▶ **Data shown**:
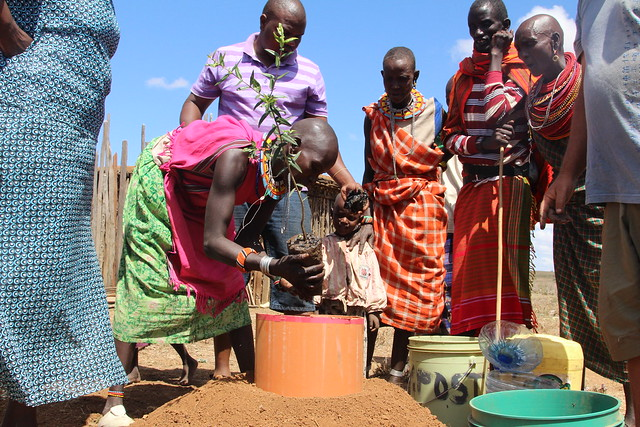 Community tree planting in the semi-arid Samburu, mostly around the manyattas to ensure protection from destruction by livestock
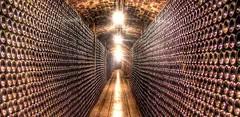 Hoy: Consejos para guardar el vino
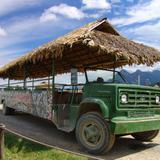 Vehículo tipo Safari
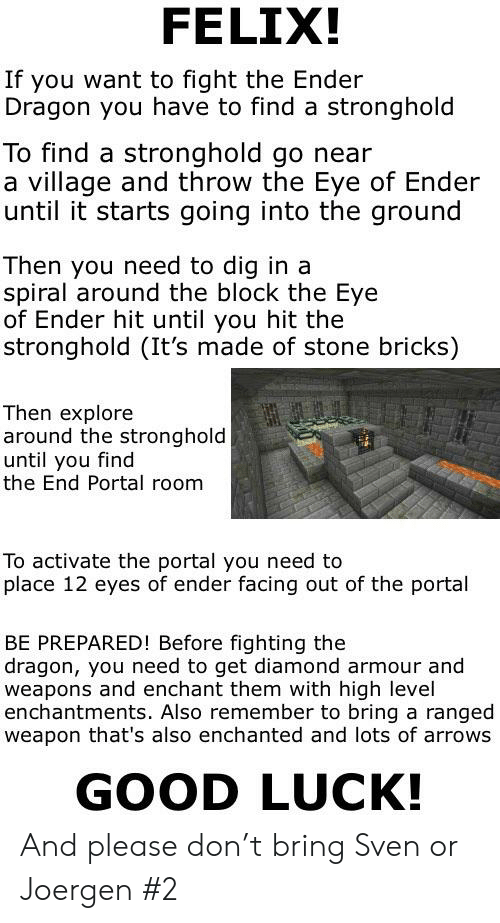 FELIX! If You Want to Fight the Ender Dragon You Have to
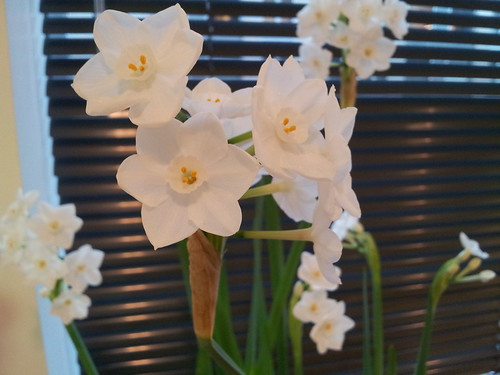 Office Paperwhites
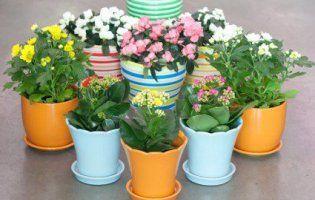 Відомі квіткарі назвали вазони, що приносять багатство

--

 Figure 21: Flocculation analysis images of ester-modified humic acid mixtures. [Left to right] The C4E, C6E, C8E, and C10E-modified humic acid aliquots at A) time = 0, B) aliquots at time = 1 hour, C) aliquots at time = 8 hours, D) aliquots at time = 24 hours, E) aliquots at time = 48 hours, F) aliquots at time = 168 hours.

▶ **Required action**: All that is wanted is the lines above between the one containing "Vehículo tipo Safari" and the one containing "Відомі квіткарі назвали", inclusive, restated word for word, with pictures omitted.

▶ **Result for this task**:
 Vehículo tipo Safari
 FELIX! If You Want to Fight the Ender Dragon You Have to
 Office Paperwhites
 Відомі квіткарі назвали вазони, що приносять багатство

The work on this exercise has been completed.